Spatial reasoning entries
========
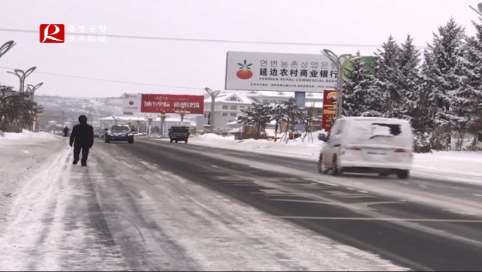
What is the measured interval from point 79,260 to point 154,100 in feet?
339

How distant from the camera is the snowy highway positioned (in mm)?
6469

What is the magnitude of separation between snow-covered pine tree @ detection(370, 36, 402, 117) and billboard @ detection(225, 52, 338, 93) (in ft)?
21.9

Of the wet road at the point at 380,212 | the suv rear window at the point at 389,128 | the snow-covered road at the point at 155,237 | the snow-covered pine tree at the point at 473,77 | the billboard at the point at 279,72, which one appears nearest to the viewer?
========
### Written request
Rewrite all the entries with "snow-covered pine tree" changed to "snowy fir tree" and everything else kept the same. Omit the pictures.

### Answer to this problem
What is the measured interval from point 79,260 to point 154,100 in feet?
339

How distant from the camera is the snowy highway positioned (in mm)?
6469

What is the magnitude of separation between snowy fir tree @ detection(370, 36, 402, 117) and billboard @ detection(225, 52, 338, 93) (in ft)?
21.9

Of the wet road at the point at 380,212 | the suv rear window at the point at 389,128 | the snow-covered road at the point at 155,237 | the snowy fir tree at the point at 473,77 | the billboard at the point at 279,72, which one appears nearest to the viewer?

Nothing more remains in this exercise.